Military police burst into an apartment
in central Naples on Wednesday night as part of a routine sweep against
illegal immigration and ended up discovering enough explosives to
blow up a three-story building, officials said on Friday.
They arrested all 28 men staying
in the apartment after finding 28 ounces of explosives, 230 feet
of fuse and various electronic detonators crammed behind a false
wall.
Islamic religious texts, photos
of "jihad" (holy war) martyrs, piles of false documents, maps of
the Naples area, addresses of global contacts and more than 100 mobile
telephones were also found in the run-down lodgings, police said.
A judicial source said the maps
had various targets marked on them including the headquarters of
NATO's southern European command on the city's outskirts, the U.S.
consulate in Naples and a U.S. Navy air base at Capodichino, outside
the city.
Lieutenant Colonel Pat Barnes, a
spokesman for U.S. European Command in Stuttgart, Germany, said protection
levels at all U.S. naval facilities in Italy were raised one notch
on Thursday night as a result of the arrests.
In a statement, the police said
they believed the men, aged 20 to 48, were members of Osama bin Laden's
al Qaeda network.
"The men have been arrested and
charged with association with international terrorism, illegal possession
of explosive material, falsification of documents and receiving stolen
goods," the statement from Naples police headquarters said.
Police said the explosive material
was sufficient to make a bomb capable of blowing up a three-story
building and that some of the fuse was laced with highly flammable
nitroglycerine.
As well as the religious texts written
in Pakistan's main language Urdu, cuttings of Pakistani newspapers
and manuscripts repeating the phrase "God is great" were found.
PAKISTAN ANGER
Pakistan's ambassador to Italy,
Zafar Hilali, denied the men were terrorists and said the arrests
appeared to form part of a campaign of targeting innocent Pakistanis
living in Italy.
"From the information we have, none
of these arrests had anything to do with terrorism," he said, adding
that 24 of the men had applied for permits to work in Italy and were
legal.
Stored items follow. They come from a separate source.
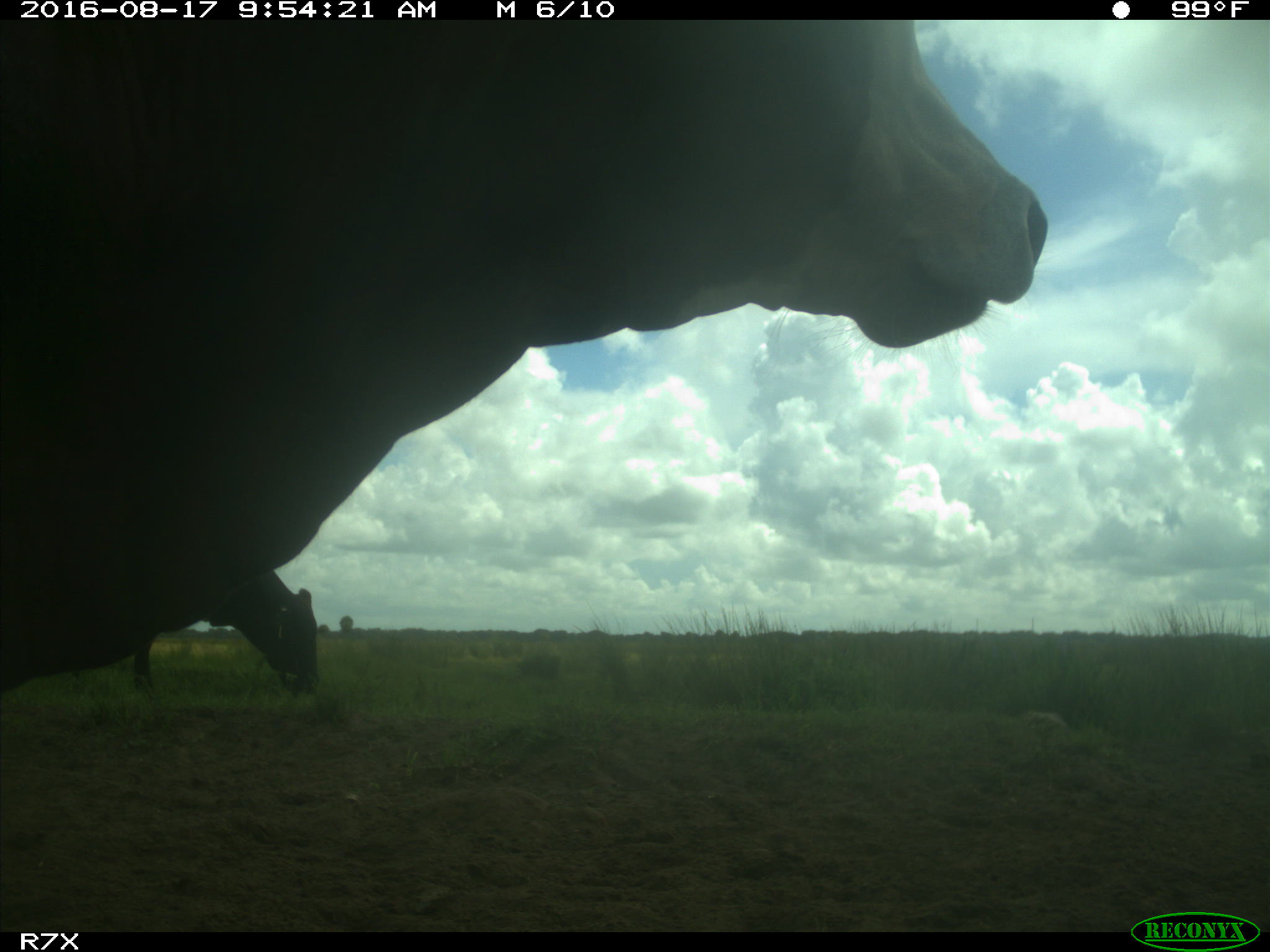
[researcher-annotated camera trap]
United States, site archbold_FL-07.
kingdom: Animalia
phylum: Chordata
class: Mammalia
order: Artiodactyla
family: Bovidae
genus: Bos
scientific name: Bos taurus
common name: domestic cow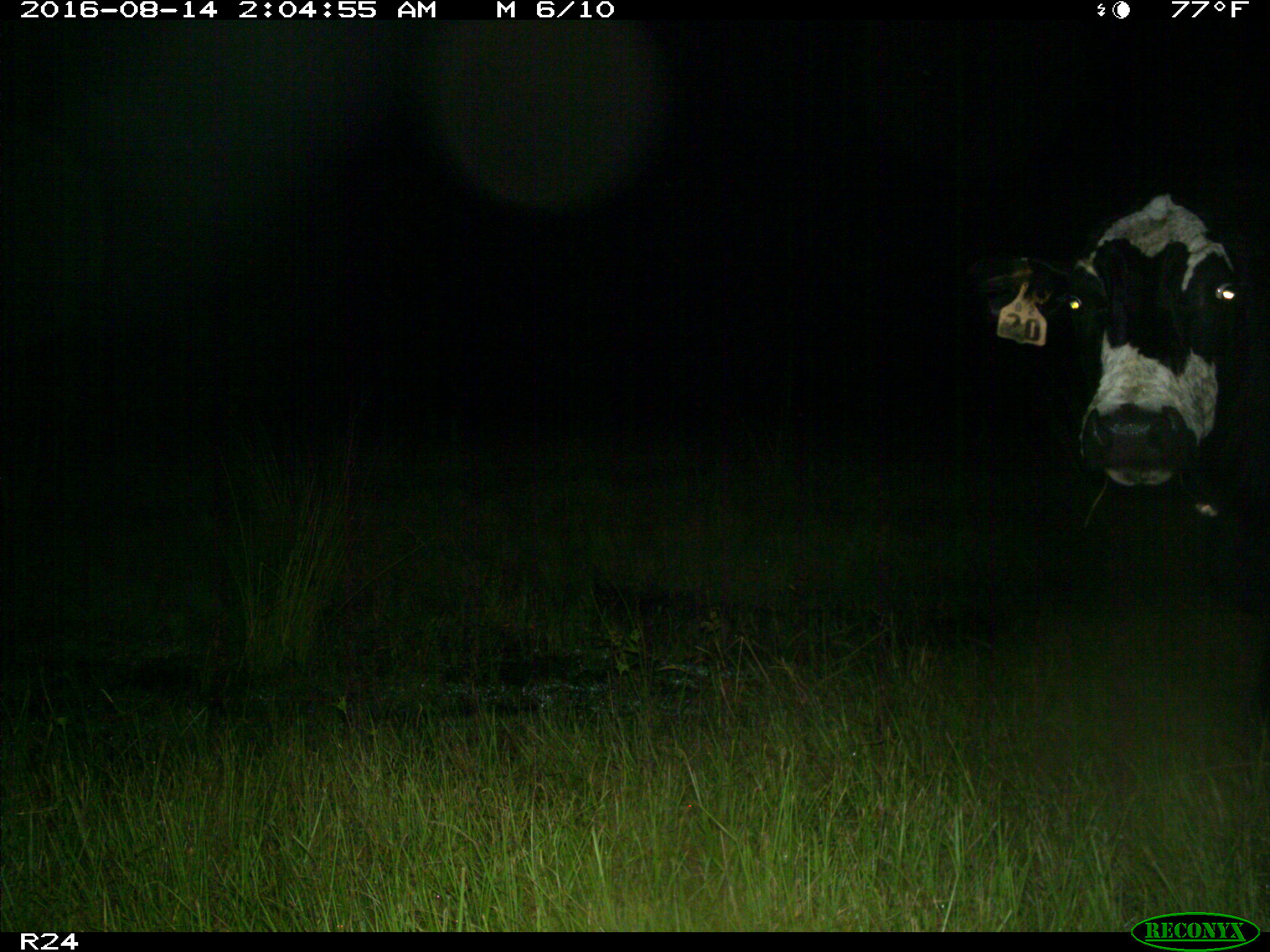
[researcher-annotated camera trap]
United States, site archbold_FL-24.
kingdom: Animalia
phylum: Chordata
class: Mammalia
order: Artiodactyla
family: Bovidae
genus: Bos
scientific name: Bos taurus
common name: domestic cow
They were unfortunate only to be living in what he said was
a Mafia-owned house.
"I mean, what are 28 people doing
in one place, in a Mafia-ruled area? Is that how terrorists behave?
Do they all live together? And only one gun has been found -- 28
people and one gun. I mean, what do they do, take turns?
"Frankly I think it's much ado about
nothing, but we are waiting for the information."
In nearly 18 months since the September
11 attacks, more than 100 people have been arrested in Italy on suspicion
of links to terror organizations. Seventeen have been convicted,
but most have been released for lack of evidence.
Police have grown wary of touting
what appear breakthroughs in the fight against terrorism, and sources
said magistrates were irritated that news of the latest arrests had
leaked.
At the same time, the evidence police
appear to have seems much greater than in previous operations of
the kind.
Police have made raids throughout
Italy in recent months, arresting five Moroccans near Venice earlier
this month.
In that round-up, police seized
plastic explosives, an unmarked map of the London underground and
a number of Italian maps on which sites were circled, including a
street leading to a major NATO installation.
Italy has put itself at the frontline
of President Bush's war on terror and Prime Minister Silvio Berlusconi
has repeatedly said he will do all in his power to track down any
Islamic militants hiding out in the country.